Why Different Intra-, Inter-AS Routing

• Policy: control over how traffic is routed within and between ASes is more important in inter-AS than intra-AS.
• Scale: hierarchical AS structure to reduce the scale of routing tables.
• Performance: Intra-AS routing optimization, while inter-AS routing performance is controlled by policy.

Software Defined Networking (SDN)

• Distributed, per-router control approach to network control plane.
• SDN has a central controller (network OS) that manages and installs forwarding tables in the network switches.
• Separate control and data planes.

SDN: Selected Challenges

• Hardening the control plane for dependability, reliability, and performance.
• Robustness to failures.
• Distributed system for dependability and security.
• Meeting specific requirements (e.g., real-time, ultra-reliable, ultra-secure).
• Internet-scaling.
• 5G cellular networks use SDN.

SDN and the Future of Traditional Network Protocols

• SDN computing versus traditional router computing: (table creation).
• SDN computing congestion control.

Network Layer: "Control Plane" Roadmap

ICMP: Internet Control Message Protocol

• Used by hosts and routers for communicatiing network-level information.
• Error reporting (e.g, unreachable hosts, networks, or ports), and other (control) communication.
• ICMP messages use IP datagram protocol.
• Include messages for echo request/response (ping).

Traceroute and ICMP

• Traceroute uses ICMP to determine the paths to a destination.
• ICMP messages are used to report the source and intermediate routing processes.

Network Layer: "Control Plane" Roadmap

What is Network Management?

• Managing autonomous systems (networks) of thousands of interacting hardware and software components
• Similar to jet airplane, or nuclear power plant management.

Components of Network Management

• Managing server (entity) and devices (equipment) that have configuration and operational data stored in a MIB database (management information base)

Network Operator Approaches to Management

• CLI (command-line interface), SNMP, MIB, NETCONF, and YANG techniques
• Protocols for managing networks

SNMP protocol

• Two ways to communicate data and operational commands; request/response, and trap mode.
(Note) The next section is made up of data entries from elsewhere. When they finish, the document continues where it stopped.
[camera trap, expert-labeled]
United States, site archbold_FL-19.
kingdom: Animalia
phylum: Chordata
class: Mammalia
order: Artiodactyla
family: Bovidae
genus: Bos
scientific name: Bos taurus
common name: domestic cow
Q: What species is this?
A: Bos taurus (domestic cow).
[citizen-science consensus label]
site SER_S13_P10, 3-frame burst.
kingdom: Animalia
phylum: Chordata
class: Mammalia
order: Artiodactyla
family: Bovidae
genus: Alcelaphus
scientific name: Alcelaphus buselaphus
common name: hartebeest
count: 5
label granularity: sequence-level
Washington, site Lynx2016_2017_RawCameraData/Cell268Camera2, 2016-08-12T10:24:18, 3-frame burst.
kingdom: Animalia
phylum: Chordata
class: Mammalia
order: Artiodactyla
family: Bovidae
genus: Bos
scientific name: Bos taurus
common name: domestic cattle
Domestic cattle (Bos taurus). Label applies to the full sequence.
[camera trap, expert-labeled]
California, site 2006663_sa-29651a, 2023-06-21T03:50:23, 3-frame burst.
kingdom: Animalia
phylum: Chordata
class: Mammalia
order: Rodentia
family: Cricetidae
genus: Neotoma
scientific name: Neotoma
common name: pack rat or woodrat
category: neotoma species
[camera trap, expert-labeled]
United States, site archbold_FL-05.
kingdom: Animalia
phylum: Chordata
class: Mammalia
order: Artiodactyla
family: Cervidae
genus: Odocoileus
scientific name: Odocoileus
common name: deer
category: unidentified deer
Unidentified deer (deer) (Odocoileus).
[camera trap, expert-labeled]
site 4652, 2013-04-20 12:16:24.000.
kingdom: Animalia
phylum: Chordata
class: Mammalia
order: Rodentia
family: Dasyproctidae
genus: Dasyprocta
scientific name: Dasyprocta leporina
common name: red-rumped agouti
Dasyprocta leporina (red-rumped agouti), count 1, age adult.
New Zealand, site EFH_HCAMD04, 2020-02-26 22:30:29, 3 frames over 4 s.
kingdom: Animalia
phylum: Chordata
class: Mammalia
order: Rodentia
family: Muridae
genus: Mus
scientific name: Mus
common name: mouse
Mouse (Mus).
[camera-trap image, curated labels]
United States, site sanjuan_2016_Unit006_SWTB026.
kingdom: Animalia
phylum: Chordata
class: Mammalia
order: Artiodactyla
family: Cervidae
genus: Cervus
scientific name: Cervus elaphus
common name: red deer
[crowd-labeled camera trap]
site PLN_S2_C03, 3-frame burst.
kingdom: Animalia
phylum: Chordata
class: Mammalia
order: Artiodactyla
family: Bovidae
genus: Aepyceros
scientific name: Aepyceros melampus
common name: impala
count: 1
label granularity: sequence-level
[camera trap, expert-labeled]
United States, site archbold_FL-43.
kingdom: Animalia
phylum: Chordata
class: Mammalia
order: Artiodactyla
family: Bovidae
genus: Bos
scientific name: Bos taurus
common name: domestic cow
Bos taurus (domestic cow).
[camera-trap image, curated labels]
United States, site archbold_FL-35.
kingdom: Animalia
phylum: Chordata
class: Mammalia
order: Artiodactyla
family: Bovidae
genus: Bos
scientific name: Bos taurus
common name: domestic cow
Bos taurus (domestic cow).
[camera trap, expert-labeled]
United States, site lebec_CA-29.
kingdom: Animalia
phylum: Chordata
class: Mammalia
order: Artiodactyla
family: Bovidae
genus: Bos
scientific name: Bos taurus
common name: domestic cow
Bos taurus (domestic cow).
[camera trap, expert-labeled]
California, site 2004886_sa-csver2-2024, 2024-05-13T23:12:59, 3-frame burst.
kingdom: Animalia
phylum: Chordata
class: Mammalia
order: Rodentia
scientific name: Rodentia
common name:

SNMP Protocol (Message Types)

• Detailed table of SNMPv3 PDU types.

SNMP: Management Information Base (MIB)

• MIB (management information base): defines managed devices' operational and some configuration data.

Note: Exercises

• Multiple exercises on calculating network costs in different scenarios and network designs using Bellman Ford algorithm.

Description

Test your knowledge of Software-Defined Networking (SDN) concepts, including centralized control, the role of controllers, and the Distance Vector Algorithm. This quiz covers both the theoretical principles and practical components of SDN architecture and algorithms. Whether you are a student or a professional, this quiz will help reinforce your understanding of these critical networking technologies.